Progesterone Basic Info.:
 
Product Name: Progesterone 
Synonyms: Progestin;PRIMOLUT
CAS: 57-83-0 
MF: C21H30O2 
MW: 314.46 
EINECS: 200-350-6 
mp:  128-132°C(lit.)
alpha:  186°(c=1, ethanol) 
refractive index:  182 ° (C=2, Dioxane) 
storage temp:  Store at RT 
solubility  H2O:  25 mg/mL, may be clear to slightly hazy
Appearance:  white powder
Water Solubility:  <0.1 g/100 mL at 19°C  
Stability:  Stable. Incompatible with strong oxidizing agents. 
 
Progesterone Description:
 
Progesterone is a female Progesterone Hormones important for the regulation of ovulation and menstruation. 
 
Women take progesterone by mouth for inducing menstrual periods who have not yet reached menopause but are not having periods due to a lack of progesterone in the body; And treating abnormal uterine bleeding associated with hormonal imbalance, and severe symptoms of premenstrual syndrome (PMS). Progesterone is also used to prevent overgrowth in the lining of the uterus in postmenopausal women who are receiving estrogen hormone replacement therapy. Progesterone is also used in combination with the hormone estrogen to "oppose estrogen" as part of hormone replacement therapy. If estrogen is given without progesterone, estrogen increases the risk of uterine cancer.
 
One of progesterone's most important functions is to cause the endometrium to secrete special proteins during the second half of the menstrual cycle, preparing it to receive and nourish an implanted fertilized egg. If implantation does not occur, estrogen and progesterone levels drop, the endometrium breaks down and menstruation occurs.
 
If a pregnancy occurs, progesterone is produced in the placenta, and levels remain elevated throughout the pregnancy. The combination of high estrogen and progesterone levels suppress further ovulation during pregnancy. Progesterone also encourages the growth of milk-producing glands in the breast during pregnancy.
 
High progesterone levels are believed to be partly responsible for symptoms of premenstrual syndrome (PMS), such as breast tenderness, feeling bloated and mood swings. When you skip a period, it could be because of failure to ovulate and subsequent low progesterone levels.  
 
Progesterone Applications:
 
Progesterone is a female Progesterone Hormones important for the regulation of ovulation and menstruation. 

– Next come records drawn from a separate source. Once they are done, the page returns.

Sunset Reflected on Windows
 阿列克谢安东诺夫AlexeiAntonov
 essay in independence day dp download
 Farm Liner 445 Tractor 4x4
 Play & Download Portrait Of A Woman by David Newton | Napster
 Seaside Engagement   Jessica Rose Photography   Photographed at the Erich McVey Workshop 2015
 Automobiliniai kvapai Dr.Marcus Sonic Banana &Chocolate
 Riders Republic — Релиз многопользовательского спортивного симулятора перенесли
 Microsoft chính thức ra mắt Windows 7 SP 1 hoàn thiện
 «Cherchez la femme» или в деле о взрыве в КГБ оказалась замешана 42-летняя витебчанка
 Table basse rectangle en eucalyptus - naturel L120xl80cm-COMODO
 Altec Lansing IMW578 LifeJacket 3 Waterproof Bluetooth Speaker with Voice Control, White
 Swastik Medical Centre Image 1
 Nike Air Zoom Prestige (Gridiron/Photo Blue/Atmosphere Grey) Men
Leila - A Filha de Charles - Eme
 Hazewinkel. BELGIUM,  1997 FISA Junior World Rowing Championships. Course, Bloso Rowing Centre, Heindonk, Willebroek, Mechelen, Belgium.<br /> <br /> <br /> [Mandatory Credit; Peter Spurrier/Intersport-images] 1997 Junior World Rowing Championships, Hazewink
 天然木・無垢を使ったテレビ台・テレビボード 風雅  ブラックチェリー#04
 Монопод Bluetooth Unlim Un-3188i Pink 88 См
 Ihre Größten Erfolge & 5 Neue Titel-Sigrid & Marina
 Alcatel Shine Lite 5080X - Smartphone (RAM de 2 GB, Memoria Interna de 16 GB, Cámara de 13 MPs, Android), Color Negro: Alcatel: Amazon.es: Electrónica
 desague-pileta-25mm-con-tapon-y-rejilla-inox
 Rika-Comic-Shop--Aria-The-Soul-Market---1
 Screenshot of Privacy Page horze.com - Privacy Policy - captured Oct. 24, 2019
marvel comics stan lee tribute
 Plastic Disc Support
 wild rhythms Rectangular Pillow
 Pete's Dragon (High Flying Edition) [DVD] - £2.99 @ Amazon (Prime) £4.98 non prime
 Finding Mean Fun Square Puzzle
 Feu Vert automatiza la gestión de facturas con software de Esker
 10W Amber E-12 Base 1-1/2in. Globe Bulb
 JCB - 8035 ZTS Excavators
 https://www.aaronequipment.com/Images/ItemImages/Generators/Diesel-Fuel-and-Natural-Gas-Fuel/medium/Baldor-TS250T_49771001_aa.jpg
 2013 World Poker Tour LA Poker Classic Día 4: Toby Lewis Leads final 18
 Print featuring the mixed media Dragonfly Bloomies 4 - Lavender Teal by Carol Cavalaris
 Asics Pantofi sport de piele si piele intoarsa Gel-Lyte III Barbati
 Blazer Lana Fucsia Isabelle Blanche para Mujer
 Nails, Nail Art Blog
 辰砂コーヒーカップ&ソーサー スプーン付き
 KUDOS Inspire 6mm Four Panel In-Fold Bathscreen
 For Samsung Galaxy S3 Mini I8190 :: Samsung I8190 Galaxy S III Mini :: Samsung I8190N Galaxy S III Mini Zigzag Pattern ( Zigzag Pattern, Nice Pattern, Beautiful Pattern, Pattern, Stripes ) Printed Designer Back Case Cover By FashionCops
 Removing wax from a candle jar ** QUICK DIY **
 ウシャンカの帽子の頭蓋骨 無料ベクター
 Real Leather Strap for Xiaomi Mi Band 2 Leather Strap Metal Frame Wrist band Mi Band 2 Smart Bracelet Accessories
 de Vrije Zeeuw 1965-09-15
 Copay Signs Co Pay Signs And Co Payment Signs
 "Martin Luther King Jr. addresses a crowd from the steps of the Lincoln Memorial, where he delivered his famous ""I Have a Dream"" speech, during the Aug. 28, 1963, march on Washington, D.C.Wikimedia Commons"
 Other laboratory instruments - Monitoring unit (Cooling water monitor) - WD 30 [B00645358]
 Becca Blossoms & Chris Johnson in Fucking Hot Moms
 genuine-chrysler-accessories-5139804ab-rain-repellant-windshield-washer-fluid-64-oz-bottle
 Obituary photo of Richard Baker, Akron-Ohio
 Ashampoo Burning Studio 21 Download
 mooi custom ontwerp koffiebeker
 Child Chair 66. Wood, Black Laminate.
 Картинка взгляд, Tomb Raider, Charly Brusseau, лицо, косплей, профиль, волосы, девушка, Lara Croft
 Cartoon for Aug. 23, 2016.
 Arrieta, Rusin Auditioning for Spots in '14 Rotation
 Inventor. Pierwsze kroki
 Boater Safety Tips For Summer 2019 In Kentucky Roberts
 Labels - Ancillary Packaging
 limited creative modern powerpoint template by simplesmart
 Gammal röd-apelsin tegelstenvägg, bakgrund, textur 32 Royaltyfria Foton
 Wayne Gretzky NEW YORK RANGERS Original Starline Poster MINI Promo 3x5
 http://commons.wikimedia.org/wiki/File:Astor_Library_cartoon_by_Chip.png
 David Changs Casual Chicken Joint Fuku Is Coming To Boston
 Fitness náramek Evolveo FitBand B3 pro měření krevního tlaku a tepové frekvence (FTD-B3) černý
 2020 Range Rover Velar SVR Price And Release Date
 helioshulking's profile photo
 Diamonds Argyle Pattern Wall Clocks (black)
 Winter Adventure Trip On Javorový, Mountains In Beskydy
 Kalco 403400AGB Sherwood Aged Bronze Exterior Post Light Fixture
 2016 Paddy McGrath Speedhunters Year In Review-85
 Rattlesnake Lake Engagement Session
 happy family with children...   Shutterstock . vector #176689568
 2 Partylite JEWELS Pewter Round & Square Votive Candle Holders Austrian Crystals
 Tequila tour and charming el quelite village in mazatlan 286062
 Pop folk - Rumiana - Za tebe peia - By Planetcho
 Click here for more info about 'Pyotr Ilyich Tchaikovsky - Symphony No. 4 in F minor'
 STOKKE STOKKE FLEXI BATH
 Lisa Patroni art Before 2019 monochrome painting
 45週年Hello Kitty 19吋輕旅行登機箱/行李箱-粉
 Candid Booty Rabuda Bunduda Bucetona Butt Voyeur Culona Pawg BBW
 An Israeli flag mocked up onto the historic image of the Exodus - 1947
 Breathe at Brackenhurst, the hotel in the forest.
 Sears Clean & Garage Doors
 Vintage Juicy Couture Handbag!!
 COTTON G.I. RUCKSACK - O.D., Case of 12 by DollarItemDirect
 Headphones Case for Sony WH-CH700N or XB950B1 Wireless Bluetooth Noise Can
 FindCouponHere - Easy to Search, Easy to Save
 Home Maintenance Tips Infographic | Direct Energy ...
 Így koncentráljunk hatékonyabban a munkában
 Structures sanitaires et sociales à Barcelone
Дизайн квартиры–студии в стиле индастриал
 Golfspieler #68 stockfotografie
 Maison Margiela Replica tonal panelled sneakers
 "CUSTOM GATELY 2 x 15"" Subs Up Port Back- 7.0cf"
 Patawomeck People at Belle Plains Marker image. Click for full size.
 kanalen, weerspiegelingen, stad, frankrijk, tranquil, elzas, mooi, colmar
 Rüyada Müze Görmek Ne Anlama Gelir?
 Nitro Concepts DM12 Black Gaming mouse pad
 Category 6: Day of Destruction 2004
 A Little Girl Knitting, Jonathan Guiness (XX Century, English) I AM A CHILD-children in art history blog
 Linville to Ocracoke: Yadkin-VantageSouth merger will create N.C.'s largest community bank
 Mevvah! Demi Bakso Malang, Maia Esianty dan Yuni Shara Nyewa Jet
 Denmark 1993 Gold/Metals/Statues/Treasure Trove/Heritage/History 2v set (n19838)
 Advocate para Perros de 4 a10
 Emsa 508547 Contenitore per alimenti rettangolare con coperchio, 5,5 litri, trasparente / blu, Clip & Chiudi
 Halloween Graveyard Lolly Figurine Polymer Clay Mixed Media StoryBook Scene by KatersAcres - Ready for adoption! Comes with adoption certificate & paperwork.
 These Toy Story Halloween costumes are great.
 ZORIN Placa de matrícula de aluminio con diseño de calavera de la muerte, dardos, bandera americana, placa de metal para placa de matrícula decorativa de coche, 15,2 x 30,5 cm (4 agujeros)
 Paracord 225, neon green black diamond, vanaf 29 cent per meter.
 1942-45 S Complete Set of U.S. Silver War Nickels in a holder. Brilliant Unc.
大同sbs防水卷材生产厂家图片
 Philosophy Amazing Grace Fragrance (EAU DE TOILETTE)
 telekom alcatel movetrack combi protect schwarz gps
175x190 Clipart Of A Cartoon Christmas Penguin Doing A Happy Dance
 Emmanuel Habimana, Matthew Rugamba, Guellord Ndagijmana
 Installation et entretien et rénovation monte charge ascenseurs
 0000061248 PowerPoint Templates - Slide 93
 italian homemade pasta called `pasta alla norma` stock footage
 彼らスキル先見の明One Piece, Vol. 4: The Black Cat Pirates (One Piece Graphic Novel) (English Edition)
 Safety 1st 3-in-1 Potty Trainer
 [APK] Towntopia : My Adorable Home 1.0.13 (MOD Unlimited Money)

Women take progesterone by mouth for inducing menstrual periods who have not yet reached menopause but are not having periods due to a lack of progesterone in the body; And treating abnormal uterine bleeding associated with hormonal imbalance, and severe symptoms of premenstrual syndrome (PMS). Progesterone is also used to prevent overgrowth in the lining of the uterus in postmenopausal women who are receiving estrogen hormone replacement therapy. Progesterone is also used in combination with the hormone estrogen to "oppose estrogen" as part of hormone replacement therapy. If estrogen is given without progesterone, estrogen increases the risk of uterine cancer.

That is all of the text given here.